Miktarı arttırılan sıvıyı tiksintiyle içiyordum. Onunla günlerce konuşmadığımız şeylerin şimdi fırsatı diye düşündüm. Gözünü tekrar kapatırken, yataktan kalkıp "O sıvı tam olarak ne?" diye sordum. Meda bana ilk verdiğinde ruhumu kaybetmemem için olduğunu söylemişti. Sorunsuzca içiyordum ama içtiğim şeyin neyden oluştuğunu merak ediyordum. Ardından "Bayan Pul yani halam da bana bu tarz bir sıvı içiriyordu. O sıvıyı ağzından çıkarıyordu." dedim.

Aynı anda midem bulandı. O sıvının da tükürük olduğu düşüncesiyle yüzümü buruşturdum. haroc'un gözyaşı demişlerdi. Bu çok daha kabul edilebilirdi.

Elrod kaşlarını kaldırırken "Bu öyle bir şey değil. Gerçek gözyaşı." dedi. Rahatlayarak "Midem düzeldi, sanırım." diye mırıldandım.

Elrod gülecek gibi oldu ama hafifçe öksürüp toparlandı. Keşke toparlanmasaydı da gülüşünü görseydim. Bunun bir işime yarayacağı yoktu ama beğeneceğime emindim. Yüzüne baktıkça onu neden hayal ettiğimi iyice anlıyordum. Elrod oldukça hoşuma gidiyordu.
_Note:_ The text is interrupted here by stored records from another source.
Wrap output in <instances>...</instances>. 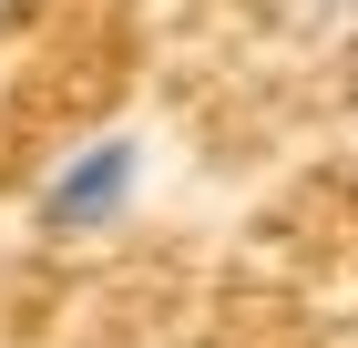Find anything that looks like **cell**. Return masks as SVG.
Returning <instances> with one entry per match:
<instances>
[{
    "label": "cell",
    "mask_w": 358,
    "mask_h": 348,
    "mask_svg": "<svg viewBox=\"0 0 358 348\" xmlns=\"http://www.w3.org/2000/svg\"><path fill=\"white\" fill-rule=\"evenodd\" d=\"M134 185H143V144L134 134H92L41 174L31 215H41V236H103V225L134 215Z\"/></svg>",
    "instance_id": "6da1fadb"
},
{
    "label": "cell",
    "mask_w": 358,
    "mask_h": 348,
    "mask_svg": "<svg viewBox=\"0 0 358 348\" xmlns=\"http://www.w3.org/2000/svg\"><path fill=\"white\" fill-rule=\"evenodd\" d=\"M276 11H287L307 41H348V31H358V0H276Z\"/></svg>",
    "instance_id": "7a4b0ae2"
}]
</instances>
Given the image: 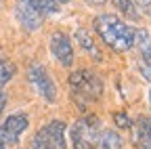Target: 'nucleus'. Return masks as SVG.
I'll list each match as a JSON object with an SVG mask.
<instances>
[{
    "mask_svg": "<svg viewBox=\"0 0 151 149\" xmlns=\"http://www.w3.org/2000/svg\"><path fill=\"white\" fill-rule=\"evenodd\" d=\"M94 30L107 46H111L118 53H126L134 46V27L111 13L99 15L94 19Z\"/></svg>",
    "mask_w": 151,
    "mask_h": 149,
    "instance_id": "nucleus-1",
    "label": "nucleus"
},
{
    "mask_svg": "<svg viewBox=\"0 0 151 149\" xmlns=\"http://www.w3.org/2000/svg\"><path fill=\"white\" fill-rule=\"evenodd\" d=\"M69 88H71V99L78 103L80 109H86L88 103L99 101L103 95V82L94 71L90 69H78L69 73Z\"/></svg>",
    "mask_w": 151,
    "mask_h": 149,
    "instance_id": "nucleus-2",
    "label": "nucleus"
},
{
    "mask_svg": "<svg viewBox=\"0 0 151 149\" xmlns=\"http://www.w3.org/2000/svg\"><path fill=\"white\" fill-rule=\"evenodd\" d=\"M101 139V122L97 116H84L71 128V143L73 149H97Z\"/></svg>",
    "mask_w": 151,
    "mask_h": 149,
    "instance_id": "nucleus-3",
    "label": "nucleus"
},
{
    "mask_svg": "<svg viewBox=\"0 0 151 149\" xmlns=\"http://www.w3.org/2000/svg\"><path fill=\"white\" fill-rule=\"evenodd\" d=\"M65 122L52 120L34 135L32 149H65Z\"/></svg>",
    "mask_w": 151,
    "mask_h": 149,
    "instance_id": "nucleus-4",
    "label": "nucleus"
},
{
    "mask_svg": "<svg viewBox=\"0 0 151 149\" xmlns=\"http://www.w3.org/2000/svg\"><path fill=\"white\" fill-rule=\"evenodd\" d=\"M27 80L32 82V86L36 88V92L40 95L46 103H55L57 101V86L52 82V78L48 76V71L44 65L40 63H32L27 67Z\"/></svg>",
    "mask_w": 151,
    "mask_h": 149,
    "instance_id": "nucleus-5",
    "label": "nucleus"
},
{
    "mask_svg": "<svg viewBox=\"0 0 151 149\" xmlns=\"http://www.w3.org/2000/svg\"><path fill=\"white\" fill-rule=\"evenodd\" d=\"M29 126V118L25 114H11L4 124H0V149H9L11 145H17L21 132H25Z\"/></svg>",
    "mask_w": 151,
    "mask_h": 149,
    "instance_id": "nucleus-6",
    "label": "nucleus"
},
{
    "mask_svg": "<svg viewBox=\"0 0 151 149\" xmlns=\"http://www.w3.org/2000/svg\"><path fill=\"white\" fill-rule=\"evenodd\" d=\"M50 53L63 67H69L73 63V46L69 36H65L63 32H55L50 36Z\"/></svg>",
    "mask_w": 151,
    "mask_h": 149,
    "instance_id": "nucleus-7",
    "label": "nucleus"
},
{
    "mask_svg": "<svg viewBox=\"0 0 151 149\" xmlns=\"http://www.w3.org/2000/svg\"><path fill=\"white\" fill-rule=\"evenodd\" d=\"M15 15H17V19H19V23H21L27 32H34V30H38L42 25V19L44 17L38 13L27 0H17L15 2Z\"/></svg>",
    "mask_w": 151,
    "mask_h": 149,
    "instance_id": "nucleus-8",
    "label": "nucleus"
},
{
    "mask_svg": "<svg viewBox=\"0 0 151 149\" xmlns=\"http://www.w3.org/2000/svg\"><path fill=\"white\" fill-rule=\"evenodd\" d=\"M134 130V141L141 149H151V120L149 118H139L134 126H130Z\"/></svg>",
    "mask_w": 151,
    "mask_h": 149,
    "instance_id": "nucleus-9",
    "label": "nucleus"
},
{
    "mask_svg": "<svg viewBox=\"0 0 151 149\" xmlns=\"http://www.w3.org/2000/svg\"><path fill=\"white\" fill-rule=\"evenodd\" d=\"M73 38L76 40H78V44L90 55V57L94 59V61H103V53L99 50V46L97 44H94V40H92V36H90V32L88 30H78V32H76V36H73Z\"/></svg>",
    "mask_w": 151,
    "mask_h": 149,
    "instance_id": "nucleus-10",
    "label": "nucleus"
},
{
    "mask_svg": "<svg viewBox=\"0 0 151 149\" xmlns=\"http://www.w3.org/2000/svg\"><path fill=\"white\" fill-rule=\"evenodd\" d=\"M134 44H139L143 50V63L151 67V36L147 30H134Z\"/></svg>",
    "mask_w": 151,
    "mask_h": 149,
    "instance_id": "nucleus-11",
    "label": "nucleus"
},
{
    "mask_svg": "<svg viewBox=\"0 0 151 149\" xmlns=\"http://www.w3.org/2000/svg\"><path fill=\"white\" fill-rule=\"evenodd\" d=\"M99 145H101V149H122L124 141L116 130H103L101 139H99Z\"/></svg>",
    "mask_w": 151,
    "mask_h": 149,
    "instance_id": "nucleus-12",
    "label": "nucleus"
},
{
    "mask_svg": "<svg viewBox=\"0 0 151 149\" xmlns=\"http://www.w3.org/2000/svg\"><path fill=\"white\" fill-rule=\"evenodd\" d=\"M27 2L40 13L42 17H46V15H55V13H59V2L57 0H27Z\"/></svg>",
    "mask_w": 151,
    "mask_h": 149,
    "instance_id": "nucleus-13",
    "label": "nucleus"
},
{
    "mask_svg": "<svg viewBox=\"0 0 151 149\" xmlns=\"http://www.w3.org/2000/svg\"><path fill=\"white\" fill-rule=\"evenodd\" d=\"M113 2V6H116L126 19H130V21H137L139 19V11H137V6L130 2V0H111Z\"/></svg>",
    "mask_w": 151,
    "mask_h": 149,
    "instance_id": "nucleus-14",
    "label": "nucleus"
},
{
    "mask_svg": "<svg viewBox=\"0 0 151 149\" xmlns=\"http://www.w3.org/2000/svg\"><path fill=\"white\" fill-rule=\"evenodd\" d=\"M15 73H17V67H15L11 61L0 59V88H2L6 82H11Z\"/></svg>",
    "mask_w": 151,
    "mask_h": 149,
    "instance_id": "nucleus-15",
    "label": "nucleus"
},
{
    "mask_svg": "<svg viewBox=\"0 0 151 149\" xmlns=\"http://www.w3.org/2000/svg\"><path fill=\"white\" fill-rule=\"evenodd\" d=\"M113 122H116V126H120V128H130V126H132L130 118H128L126 114H122V111L113 114Z\"/></svg>",
    "mask_w": 151,
    "mask_h": 149,
    "instance_id": "nucleus-16",
    "label": "nucleus"
},
{
    "mask_svg": "<svg viewBox=\"0 0 151 149\" xmlns=\"http://www.w3.org/2000/svg\"><path fill=\"white\" fill-rule=\"evenodd\" d=\"M132 4H134L139 11H143V13H149L151 11V0H134Z\"/></svg>",
    "mask_w": 151,
    "mask_h": 149,
    "instance_id": "nucleus-17",
    "label": "nucleus"
},
{
    "mask_svg": "<svg viewBox=\"0 0 151 149\" xmlns=\"http://www.w3.org/2000/svg\"><path fill=\"white\" fill-rule=\"evenodd\" d=\"M4 107H6V95H4V90H0V116H2Z\"/></svg>",
    "mask_w": 151,
    "mask_h": 149,
    "instance_id": "nucleus-18",
    "label": "nucleus"
},
{
    "mask_svg": "<svg viewBox=\"0 0 151 149\" xmlns=\"http://www.w3.org/2000/svg\"><path fill=\"white\" fill-rule=\"evenodd\" d=\"M86 2H88V4H97V6H101V4L107 2V0H86Z\"/></svg>",
    "mask_w": 151,
    "mask_h": 149,
    "instance_id": "nucleus-19",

Ben farklı düşüncelerdeyken, Elrod bunlardan habersiz konuşmaya başladı.

Çenesini sıvaladıktan sonra "Halan seninle kendi kutsamasını paylaşmış. Bu, bunca zaman nasıl hayatta kaldığını açıklıyor. Şu an vücudunda buna dair kırıntı bile kalmamış." diye açıkladı.

Eğer bu olmasa ruhumu kaybedip, ölecektim.

Derin bir nefes verip "Anladım." dedim.

Elrod "Konuşamadık." deyince, dudağım kıvrıldı. Ben birkaç gündür rüyalarımda onunla konuşuyordum.

"Evet, sana anlatacaklarım da vardı."

Kaşları kalkarken "Tamam." dedi. Ardından "Gel dolaşalım. Biraz hava alırsın." deyip arkasına döndü.

Arkasından ilerlerken bahçede son duyduklarım aklıma geldi. Az önce de ölümle ilgili düşünmüştüm.

Dudağımı ısırdıktan sonra "Elrod bir şey sormak istiyorum?" dedim.

Yanına adımladığımda bana baktı. Ellerimi arkamda birleştirip, ben tedirgin eden soruyu sordum.

"Kaçmadan önce Lephan'la konuşmanızı duydum. Benim ölümümden bahsediyor gibiydiniz."

Kaşları çatılırken, kafasını çevirdi. Yürümeye devam ederken "Ölmeyeceksin." dedi. Bu da bahsettiklerinin gerçekten ben olduğumu doğruluyordu. Lephan ben sadece evcil hayvavanmışım gibi beslemekten bahsediyordu.